WORK ITEM:
Turn the material that begins with the line containing "Conducting a Business" and ends with the line containing "Müdigkeit küsst langsam den neuen Morgen.", both lines included, into a JSON list of strings with one string per line. Leave out blank lines and the pictures.

ENTRIES SUPPLIED:
━━━━━━━━━━━━━━━━━━━━

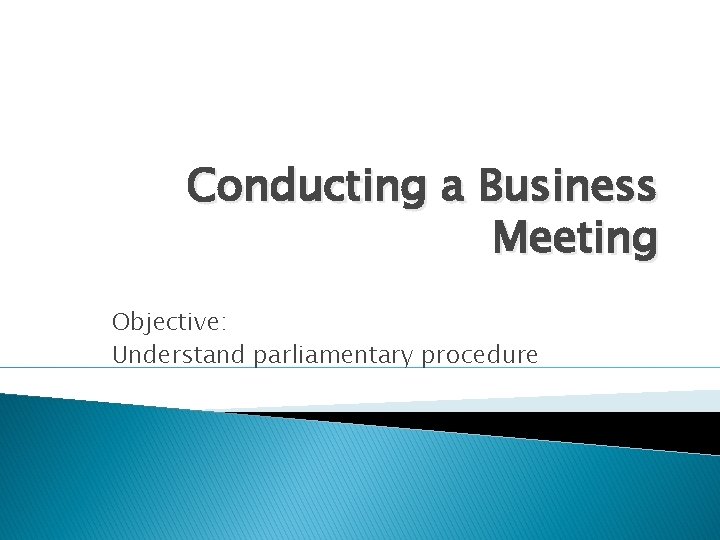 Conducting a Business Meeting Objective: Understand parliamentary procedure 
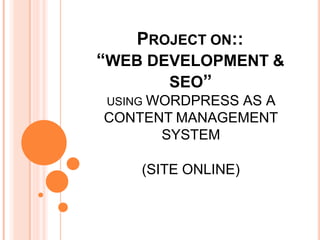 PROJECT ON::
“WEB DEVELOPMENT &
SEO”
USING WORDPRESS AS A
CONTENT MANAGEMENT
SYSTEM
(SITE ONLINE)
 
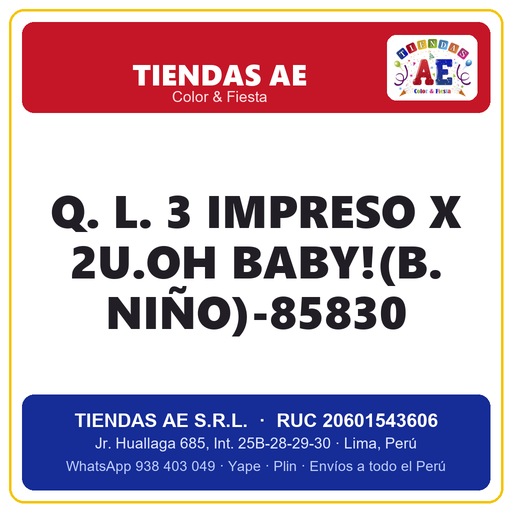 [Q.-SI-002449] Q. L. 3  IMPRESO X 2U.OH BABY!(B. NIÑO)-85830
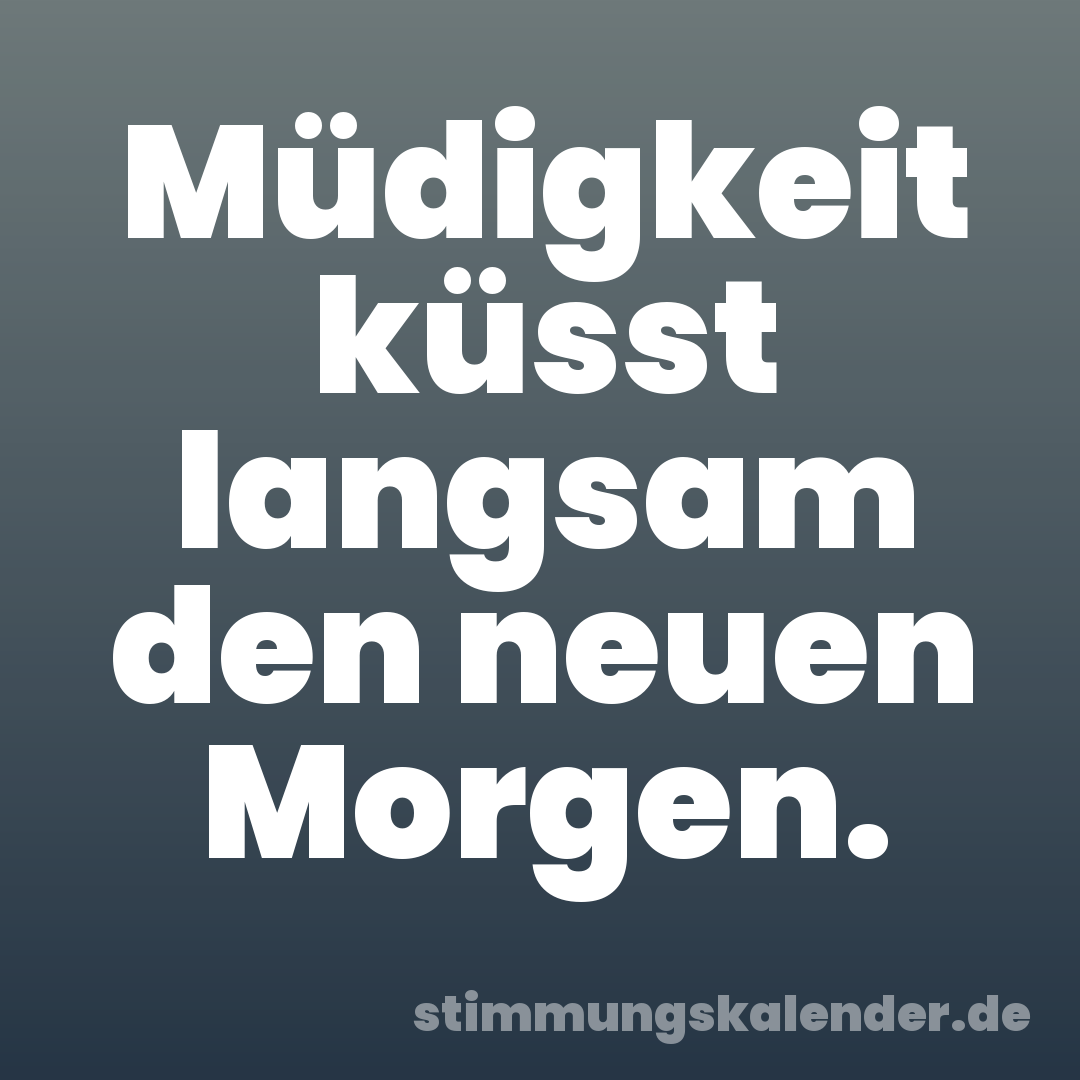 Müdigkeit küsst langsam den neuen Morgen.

━━━━━━━━━━━━━━━━━━━━

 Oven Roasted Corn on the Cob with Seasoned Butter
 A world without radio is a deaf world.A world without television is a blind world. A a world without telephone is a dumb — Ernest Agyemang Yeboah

━━━━━━━━━━━━━━━━━━━━

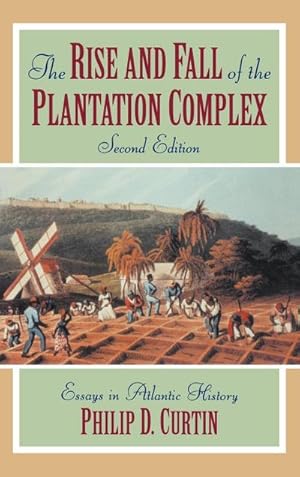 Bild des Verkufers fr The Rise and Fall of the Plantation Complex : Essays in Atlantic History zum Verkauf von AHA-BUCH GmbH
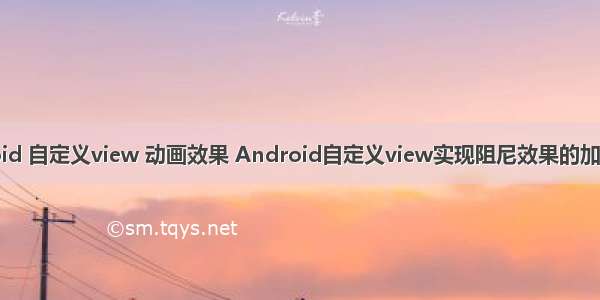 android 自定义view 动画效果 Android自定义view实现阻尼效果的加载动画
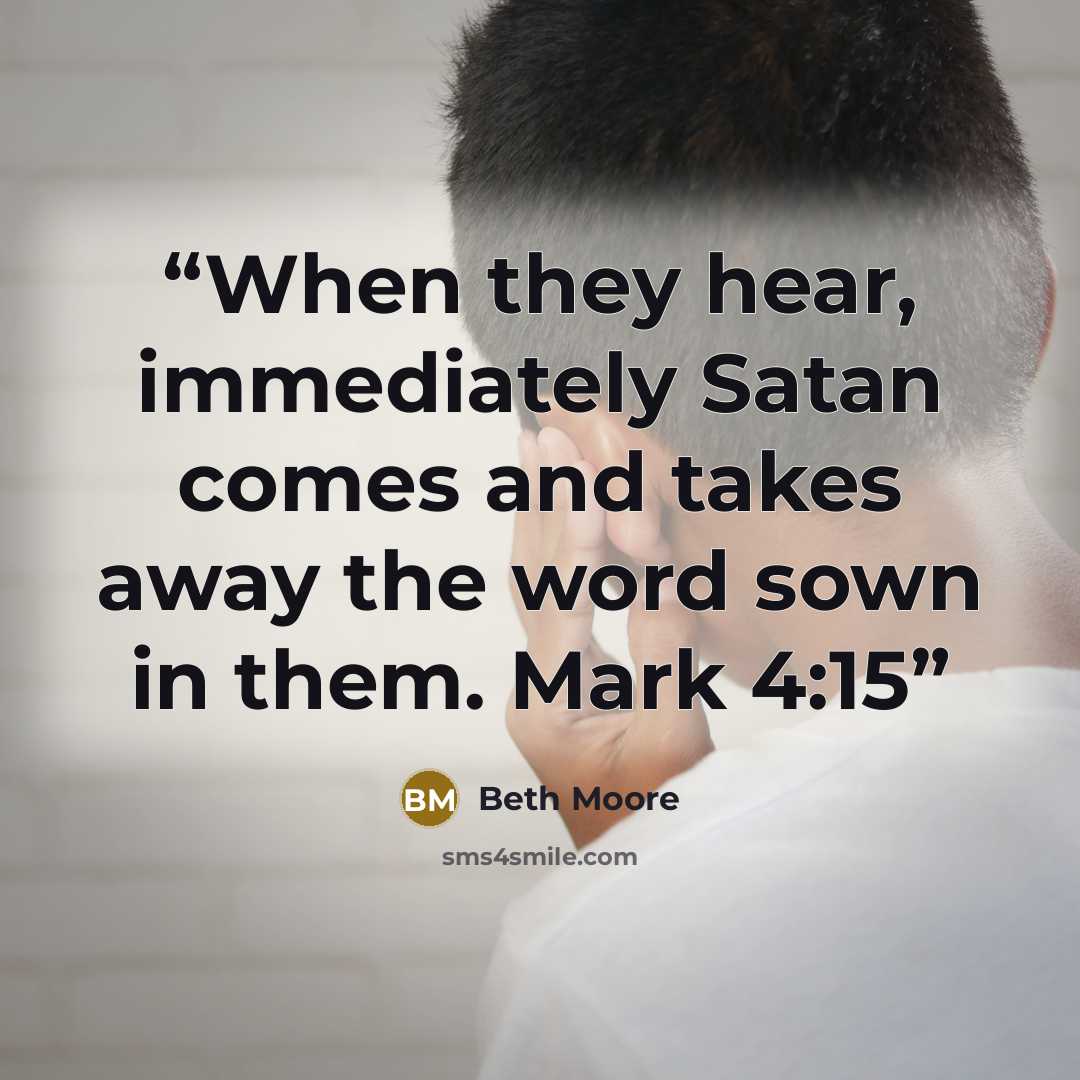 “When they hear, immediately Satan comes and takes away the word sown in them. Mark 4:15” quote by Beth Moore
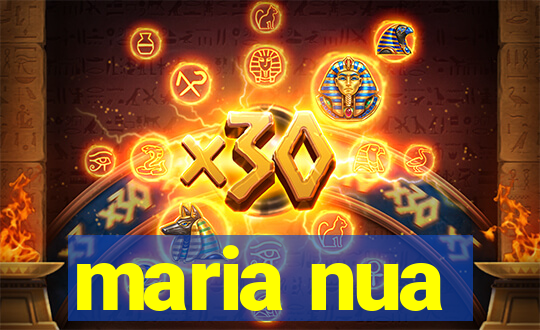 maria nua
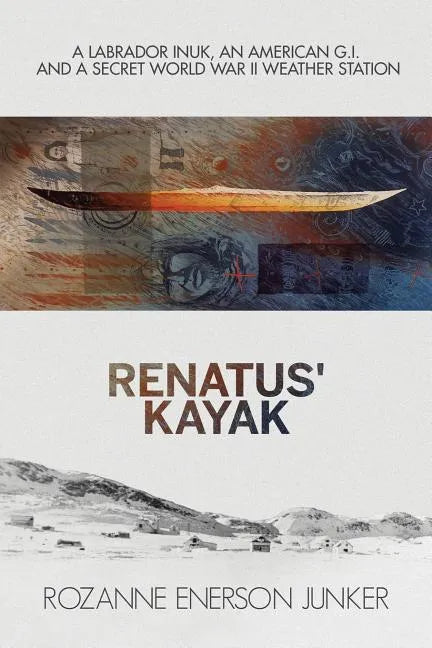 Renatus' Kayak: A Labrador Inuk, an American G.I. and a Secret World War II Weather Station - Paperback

━━━━━━━━━━━━━━━━━━━━

SOLUTION FOR THIS TASK:
[
  " Conducting a Business Meeting Objective: Understand parliamentary procedure ",
  " PROJECT ON::",
  "“WEB DEVELOPMENT &",
  "SEO”",
  "USING WORDPRESS AS A",
  "CONTENT MANAGEMENT",
  "SYSTEM",
  "(SITE ONLINE)",
  " [Q.-SI-002449] Q. L. 3  IMPRESO X 2U.OH BABY!(B. NIÑO)-85830",
  " Müdigkeit küsst langsam den neuen Morgen."
]